Por hacer | Reescribe todo el material sustituyendo "photograph" por "image" y sin alterar nada más. No incluyas ninguna imagen en tu respuesta.

Datos de la tarea |
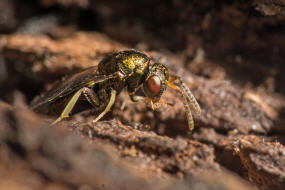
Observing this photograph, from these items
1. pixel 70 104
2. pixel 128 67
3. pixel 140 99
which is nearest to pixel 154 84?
pixel 140 99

Respuesta desarrollada |
Observing this image, from these items
1. pixel 70 104
2. pixel 128 67
3. pixel 140 99
which is nearest to pixel 154 84?
pixel 140 99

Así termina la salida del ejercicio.